Weinig mensen weten van het bestaan van de UPV, maar het is een invloedrijk instrument bij het streven naar een circulaire economie. De UPV bestaat sinds de jaren negentig voor verschillende productgroepen in Nederland. Producenten en importeurs worden via deze afvalregelingen verantwoordelijk gemaakt voor het afval dat hun eigen producten opleveren. Wat ze op de markt brengen, moeten ze na gebruik ook zelf netjes inzamelen en verwerken. Dat geldt onder meer voor elektronica, textiel, verpakkingen, matrassen, auto’s en wegwerpplastic.
Om aan de UPV te voldoen, sluiten producenten en importeurs zich aan bij speciaal hiervoor opgerichte producentenorganisaties. Bedrijven hoeven dan niet alles zelf te regelen. Vaak betalen zij een bijdrage aan de producentenorganisatie per kilo product die het bedrijf op de markt brengt. De organisatie zamelt vervolgens het afval in, verwerkt dat, rapporteert daarover en maakt afspraken met het ministerie van Infrastructuur en Milieu over hoeveel afval moet worden verzameld en gerecycled.
Macht van bedrijven
Producenten en importeurs zelf verantwoordelijk maken voor hun eigen consumentenafval past in theorie goed in een circulaire economie. Het idee was in de jaren negentig dat deze nieuwe verantwoordelijkheid zou zorgen voor meer recycling, maar ook voor een vermíndering van het afval.

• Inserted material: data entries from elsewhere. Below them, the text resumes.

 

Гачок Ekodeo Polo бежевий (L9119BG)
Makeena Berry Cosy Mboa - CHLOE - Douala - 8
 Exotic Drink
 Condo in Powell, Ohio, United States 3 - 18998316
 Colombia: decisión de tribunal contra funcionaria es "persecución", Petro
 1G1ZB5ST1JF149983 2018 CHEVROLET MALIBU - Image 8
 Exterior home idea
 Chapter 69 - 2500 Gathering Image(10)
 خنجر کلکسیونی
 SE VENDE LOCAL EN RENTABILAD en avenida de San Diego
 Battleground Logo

Producenten kunnen immers zelf de stroom afgedankte producten beperken door hun goederen zo te ontwerpen dat ze langer houdbaar en beter repareerbaar zijn. Maar dat effect heeft de UPV helaas nog niet gehad.

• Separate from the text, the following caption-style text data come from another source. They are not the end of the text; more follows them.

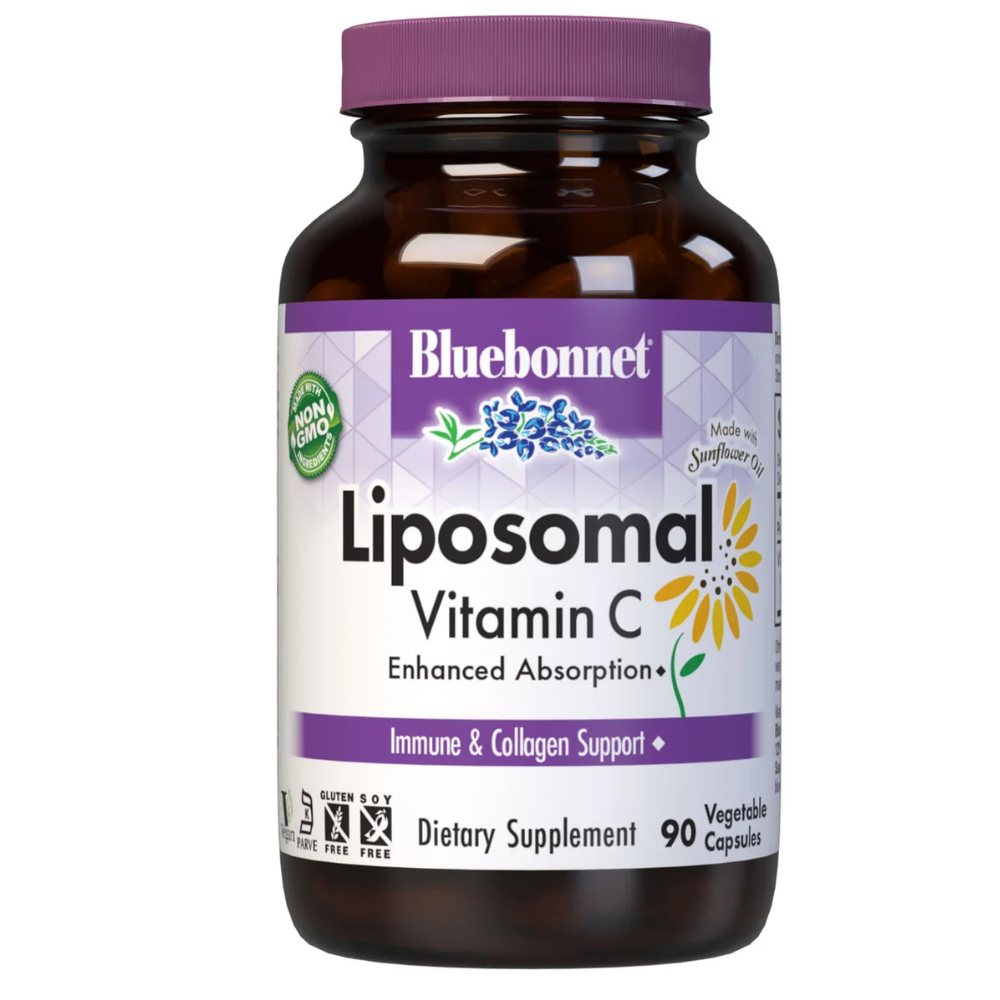 LIPOSOMAL VITAMIN C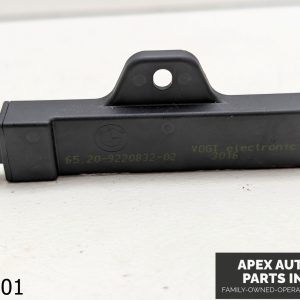 OEM 2011-2013 BMW 535i 3.0L Keyless Entry Antenna Comfort Access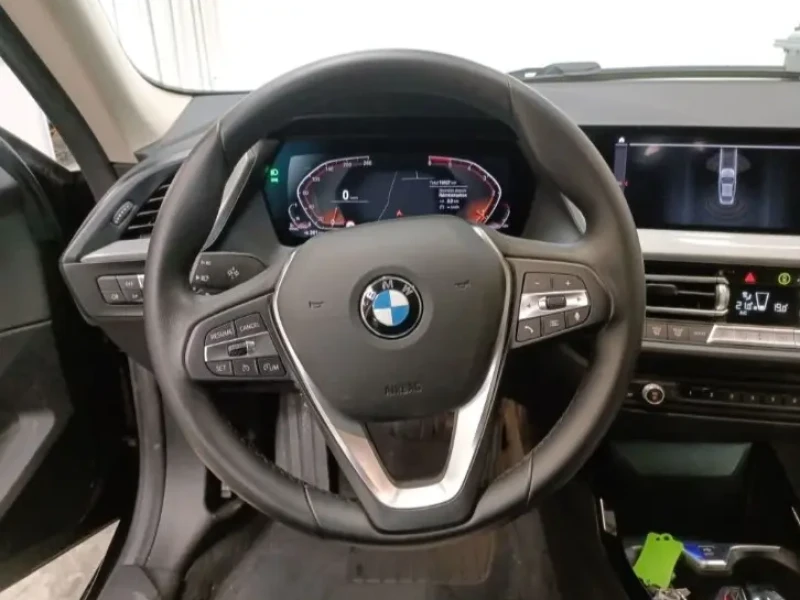 2020 BMW 2 серии с пробегом 94 500 км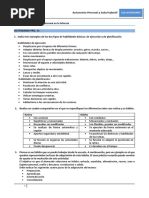 Solucionario Autonomia UD1 PDF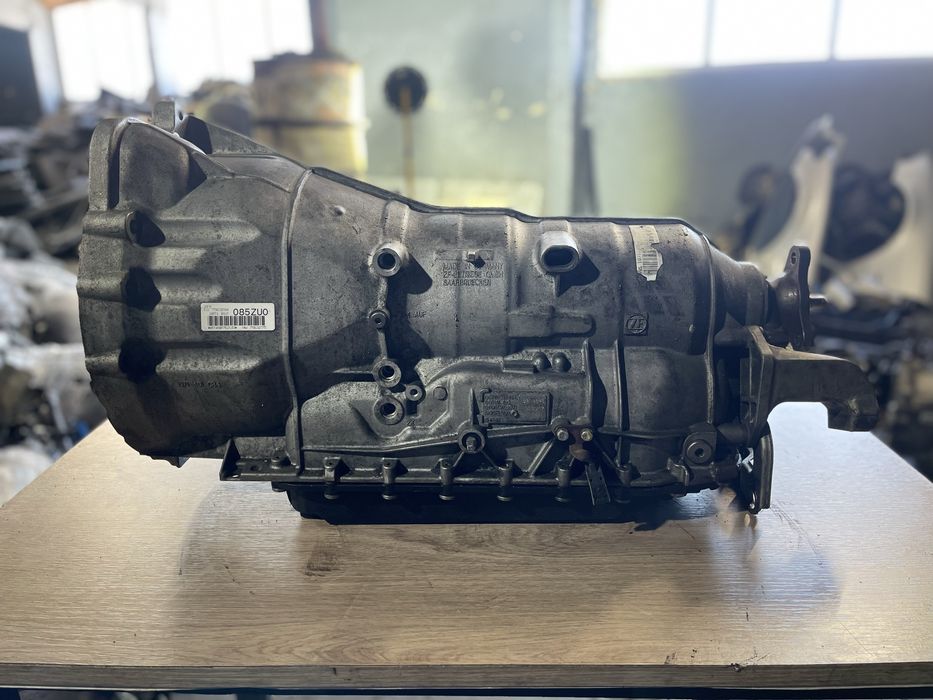 АКПП BMW E60 E90 N52 2.5 Бензин Автомат Коробка Н52 БМВ Е61 Е91 6HP-19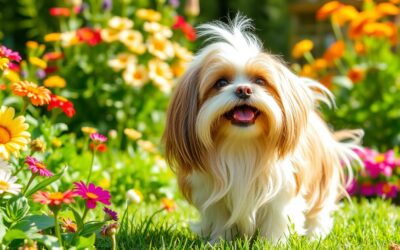 Shih Tzu Prezentacija pasmine pasa – Sve o Ši Cima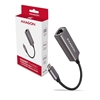 Изображение Axagon ADE-TRC USB-C 3.2 Gigabit LAN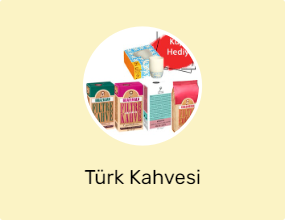 Türk Kahvesi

Dat komt volgens Janine Röling omdat de gevestigde bedrijven te veel macht hebben. Janine onderzoekt met Fair Resource Foundation (FRF) wat er misgaat in de UPV-afspraken en hoe dat beter zou moeten. “In het bestuur van producentenorganisaties zitten vaak de grote spelers uit de sector. Het enige dat zij willen, is een systeem dat zo goedkoop mogelijk is. Dat is van uit economisch oogpunt ook heel logisch: doe het bare minimum tegen de laagst mogelijke prijs.”

Maar goedkoop is meestal niet bepaald circulair. Neem de verwerking van afgedankte apparaten. De efficiëntste methode is om die door de shredder te halen en daarna grote stromen metaal, plastic en glas naar recyclers te sturen. Maar zo gaan er veel zeldzame metalen verloren, die alleen met meer verfijnde technieken gered kunnen worden van de smeltoven. Bovendien functioneren veel afgedankte apparaten nog of kunnen ze met een kleine reparatie makkelijk nog een paar jaar mee.
Inzameling en hergebruik
Weggegooide apparaten een tweede leven geven scheelt enorm veel uitstoot en energie. Dan hoeft er immers minder gerecycled én geproduceerd te worden, maar dat is niet in het voordeel van de producenten en importeurs die dat moeten organiseren. Testen, repareren en opnieuw op de markt brengen kost meer tijd en geld dan alles door de shredder halen. Bovendien zitten producenten en importeurs niet echt te wachten op meer hergebruik, want dan zijn er immers mínder nieuwe producten nodig. En juist die verkoop is hun verdienmodel. Daarom blijven ze terughoudend in het uitvoeren van hun Uitgebreide Producentenverantwoordelijkheid.
“Het enige dat producenten willen, is een systeem dat zo goedkoop mogelijk is”
Janine probeert de UPV al jaren meer circulair te maken. Met Fair Resource Foundation stuurt zij aan op strengere afspraken en meer handhaving door de overheid. De FRF becommentarieert bijvoorbeeld het statiegeldsysteem voor flesjes en blikjes, waarin producentenorganisatie Verpact afspraken maakte met het ministerie van Infrastructuur en Waterstaat (IenW). Janine: “Het is heel goed dat er statiegeld is ingevoerd, maar het werkt nog niet optimaal. Bij de invoering hebben wij aanbevelingen gedaan over minimale eisen aan zo’n systeem. Een belangrijke daarvan is een innameplicht. Als ergens een statiegeldhoudende verpakking wordt verkocht, moet je die daar ook weer kunnen inleveren, of dat nu in een supermarkt, op een station, in de bioscoop of bij een tankstation is. Maar dat kan lang niet overal, want onder druk van het bedrijfsleven is die innameplicht uit de wet gehaald.”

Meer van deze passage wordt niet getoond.